The purpose of task_id_161.dfy is to return every unique element present in the first input array but not in the second. While the specification states that every element in the result is in the first array but not in the second, it does not enforce that every element in the first array that is not present in the second must be a part of the result. This weak specification causes empty lists to always be a valid output. For instance, the following incorrect implementation would be accepted by the specification:

method RemoveElements(a: array<int>, b: array<int>) returns (result: seq<int>)
    // All elements in the output are in a and not in b
    ensures forall x :: x in result ==> InArray(a, x) && !InArray(b, x)
    // The elements in the output are all different
    ensures forall i, j :: 0 <= i < j < |result| ==> result[i] != result[j]
{
    var res: seq<int> := [];
    result := res;
}

In my understanding, the correct/strong specification should be as follows:

method RemoveElements(a: array<int>, b: array<int>) returns (result: seq<int>)
    // All elements in the output are in a and not in b
    ensures forall x :: x in result ==> InArray(a, x) && !InArray(b, x)
    // New postcondition: all elements from a that are not in b are in the result
    ensures forall x :: InArray(a, x) && !InArray(b, x) ==> x in result
    // The elements in the output are all different
    ensures forall i, j :: 0 <= i < j < |result| ==> result[i] != result[j]
{
    var res: seq<int> := [];
    for i := 0 to a.Length
        invariant 0 <= i <= a.Length
        invariant forall x :: x in res ==> InArray(a, x) && !InArray(b, x)
        invariant forall j :: 0 <= j < i && !InArray(b, a[j]) ==> a[j] in res // New invariant
        invariant forall i, j :: 0 <= i < j < |res| ==> res[i] != res[j]
    {
        if !InArray(b, a[i]) && a[i] !in res
        {
            res := res + [a[i]];
        }
    }

    result := res;
}

task_id_2.dfy and task_id_249.dfy are very similar to the previous, computing the unique elements common to two input arrays instead, but the weakness being the same: it is not enough to state that every element in the result belongs to both input arrays, we need to enforce that every element that exists in both input arrays will mandatorily appear in the result.

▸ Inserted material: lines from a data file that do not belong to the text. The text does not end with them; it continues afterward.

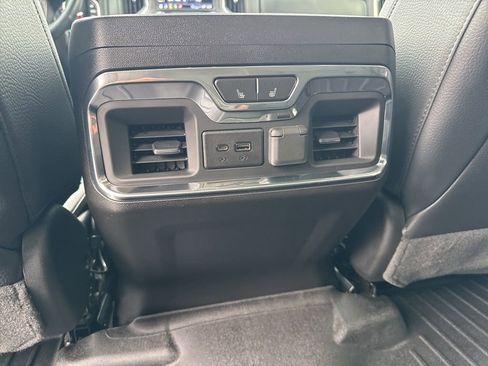 Used 2023 GMC Sierra 3500 Denali w/ Denali Ultimate Package image 19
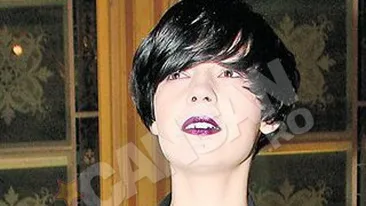 Nu e gluma! Maria Dinulescu vrea sa se mute in America! A aplicat pentru o viza acordata artistilor!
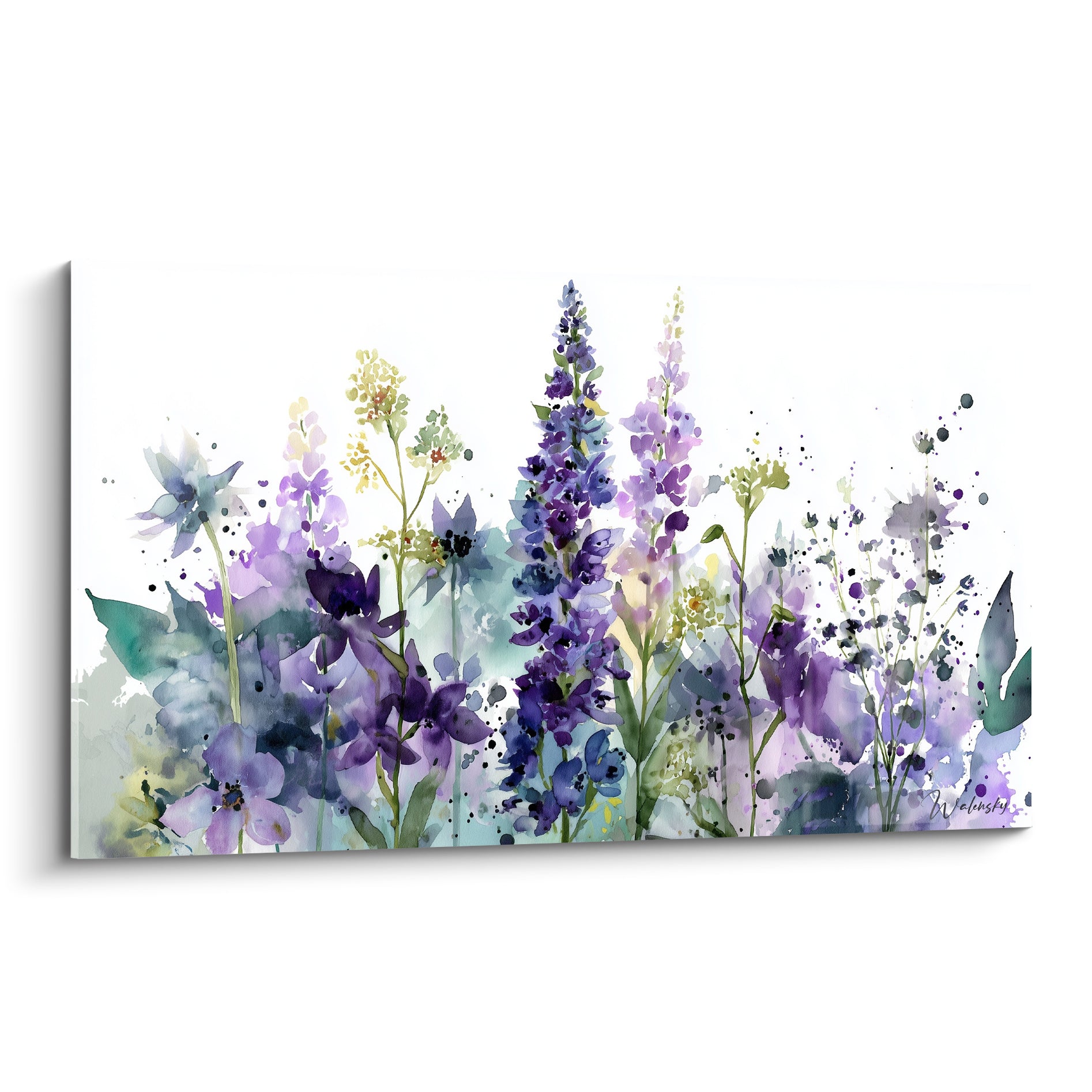 Lupins violets et lavande peints à l'aquarelle sur fond blanc, éclats d'encre noire dispersés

Can you please confirm if this is the case? Or, if these programs have indeed been identified as weaknesses, where can I find this record of your analysis results?

[MRHMisu]

Hi, Thank you for pointing out this. In our work, specifications and implementations for these tasks (task_id_161.dfy task_id_2.dfy task_id_249.dfy) were generated by GPT-4 and we only checked whether they passed the Dafny verifier and tests. We did a light manual inspection of the specifications and determine the approximate strength based on our Dafny coding experience.

We are aware of the tasks you mentioned having weak specifications, since these have already been detected and reported by this study Evaluating LLM-driven User-Intent Formalization for Verification-Aware Languages. This study discussed an automated metric to determine the strength of a specification.